Dear Editor,
I agree that it is no one's task but a victim's (of the Oklahoma City bombing or any other tragedy) to ultimately determine how he or she will best achieve closure, given that the victim's methods do not produce other victims.
My heart and prayers go out to these people whose pain I cannot and do not pretend to understand. I hope that they will each find real and lasting peace.
However, to justify capital punishment, no matter how heinous the crime for which it is being administered, on the basis that it is somehow 'the redemption of that contract' between our society and the killed and wounded victims of the Oklahoma City bombing, not only radically misconstrues a healthy relationship between society and the individual but also cheapens the lives of the dead and trivializes the painful recovery of their surviving loved ones.
If the only thing a society can do to rectify this situation is to kill a person, no matter how guilty, years after the fact and after spending who knows how many dollars, why should any reasonably sane and self-preserving individual want to place their trust in 'us'?

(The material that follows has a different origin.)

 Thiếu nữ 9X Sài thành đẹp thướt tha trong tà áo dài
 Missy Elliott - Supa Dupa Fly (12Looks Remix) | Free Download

No human action, collective or individual, can compensate for murder, especially not another death. What does this say about how we place value on life?
The author of last week's letter on this topic suggests that one person's life, in this case a terrorist's, taken by society can somehow compensate for the loss of 'twelve million' lives. By this reasoning, Timothy McVeigh's death should certainly give the 250 spectators enough to close this chapter of their lives.
This is absurd, of course, and the survivors would certainly be offended at the suggestion that McVeigh is worth even one, let alone 163, of their loved ones.